■ **Provided data**:
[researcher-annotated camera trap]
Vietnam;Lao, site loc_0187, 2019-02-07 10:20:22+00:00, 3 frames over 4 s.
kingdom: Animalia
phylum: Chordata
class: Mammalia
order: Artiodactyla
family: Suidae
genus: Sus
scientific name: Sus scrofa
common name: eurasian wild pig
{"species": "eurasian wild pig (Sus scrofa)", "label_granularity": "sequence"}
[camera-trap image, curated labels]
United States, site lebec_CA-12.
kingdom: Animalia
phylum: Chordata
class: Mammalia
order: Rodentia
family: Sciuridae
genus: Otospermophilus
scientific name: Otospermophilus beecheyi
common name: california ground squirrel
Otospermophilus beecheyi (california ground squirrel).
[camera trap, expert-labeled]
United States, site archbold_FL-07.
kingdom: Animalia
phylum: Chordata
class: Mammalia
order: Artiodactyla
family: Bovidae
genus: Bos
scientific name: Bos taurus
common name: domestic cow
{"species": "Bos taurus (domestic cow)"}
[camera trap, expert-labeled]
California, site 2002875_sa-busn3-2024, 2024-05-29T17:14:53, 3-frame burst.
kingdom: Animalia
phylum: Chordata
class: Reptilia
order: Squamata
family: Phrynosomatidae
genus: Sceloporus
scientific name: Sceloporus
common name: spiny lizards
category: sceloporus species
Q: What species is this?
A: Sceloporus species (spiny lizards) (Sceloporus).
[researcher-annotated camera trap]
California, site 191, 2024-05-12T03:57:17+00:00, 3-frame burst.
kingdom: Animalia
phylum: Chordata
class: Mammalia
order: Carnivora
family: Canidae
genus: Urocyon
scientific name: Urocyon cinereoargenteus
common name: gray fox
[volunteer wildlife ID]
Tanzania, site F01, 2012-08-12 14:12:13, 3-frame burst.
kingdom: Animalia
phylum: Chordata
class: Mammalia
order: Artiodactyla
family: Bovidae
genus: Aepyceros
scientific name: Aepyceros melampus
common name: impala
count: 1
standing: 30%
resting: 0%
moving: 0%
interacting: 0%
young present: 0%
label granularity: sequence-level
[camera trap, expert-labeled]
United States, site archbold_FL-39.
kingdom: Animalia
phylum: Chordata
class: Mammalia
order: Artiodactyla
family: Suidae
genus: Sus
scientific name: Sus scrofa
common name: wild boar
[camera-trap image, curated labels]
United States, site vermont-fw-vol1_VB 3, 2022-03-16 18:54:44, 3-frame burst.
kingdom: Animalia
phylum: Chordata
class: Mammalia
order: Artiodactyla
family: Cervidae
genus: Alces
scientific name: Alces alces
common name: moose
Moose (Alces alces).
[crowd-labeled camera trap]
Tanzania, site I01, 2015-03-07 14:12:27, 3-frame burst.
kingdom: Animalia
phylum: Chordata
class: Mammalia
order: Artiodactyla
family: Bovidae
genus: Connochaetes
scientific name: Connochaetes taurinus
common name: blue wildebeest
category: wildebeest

■ **Work instruction**:
All of the records should be transcribed exactly, with nothing left out.

■ **Answer to the exercise**:
[researcher-annotated camera trap]
Vietnam;Lao, site loc_0187, 2019-02-07 10:20:22+00:00, 3 frames over 4 s.
kingdom: Animalia
phylum: Chordata
class: Mammalia
order: Artiodactyla
family: Suidae
genus: Sus
scientific name: Sus scrofa
common name: eurasian wild pig
{"species": "eurasian wild pig (Sus scrofa)", "label_granularity": "sequence"}
[camera-trap image, curated labels]
United States, site lebec_CA-12.
kingdom: Animalia
phylum: Chordata
class: Mammalia
order: Rodentia
family: Sciuridae
genus: Otospermophilus
scientific name: Otospermophilus beecheyi
common name: california ground squirrel
Otospermophilus beecheyi (california ground squirrel).
[camera trap, expert-labeled]
United States, site archbold_FL-07.
kingdom: Animalia
phylum: Chordata
class: Mammalia
order: Artiodactyla
family: Bovidae
genus: Bos
scientific name: Bos taurus
common name: domestic cow
{"species": "Bos taurus (domestic cow)"}
[camera trap, expert-labeled]
California, site 2002875_sa-busn3-2024, 2024-05-29T17:14:53, 3-frame burst.
kingdom: Animalia
phylum: Chordata
class: Reptilia
order: Squamata
family: Phrynosomatidae
genus: Sceloporus
scientific name: Sceloporus
common name: spiny lizards
category: sceloporus species
Q: What species is this?
A: Sceloporus species (spiny lizards) (Sceloporus).
[researcher-annotated camera trap]
California, site 191, 2024-05-12T03:57:17+00:00, 3-frame burst.
kingdom: Animalia
phylum: Chordata
class: Mammalia
order: Carnivora
family: Canidae
genus: Urocyon
scientific name: Urocyon cinereoargenteus
common name: gray fox
[volunteer wildlife ID]
Tanzania, site F01, 2012-08-12 14:12:13, 3-frame burst.
kingdom: Animalia
phylum: Chordata
class: Mammalia
order: Artiodactyla
family: Bovidae
genus: Aepyceros
scientific name: Aepyceros melampus
common name: impala
count: 1
standing: 30%
resting: 0%
moving: 0%
interacting: 0%
young present: 0%
label granularity: sequence-level
[camera trap, expert-labeled]
United States, site archbold_FL-39.
kingdom: Animalia
phylum: Chordata
class: Mammalia
order: Artiodactyla
family: Suidae
genus: Sus
scientific name: Sus scrofa
common name: wild boar
[camera-trap image, curated labels]
United States, site vermont-fw-vol1_VB 3, 2022-03-16 18:54:44, 3-frame burst.
kingdom: Animalia
phylum: Chordata
class: Mammalia
order: Artiodactyla
family: Cervidae
genus: Alces
scientific name: Alces alces
common name: moose
Moose (Alces alces).
[crowd-labeled camera trap]
Tanzania, site I01, 2015-03-07 14:12:27, 3-frame burst.
kingdom: Animalia
phylum: Chordata
class: Mammalia
order: Artiodactyla
family: Bovidae
genus: Connochaetes
scientific name: Connochaetes taurinus
common name: blue wildebeest
category: wildebeest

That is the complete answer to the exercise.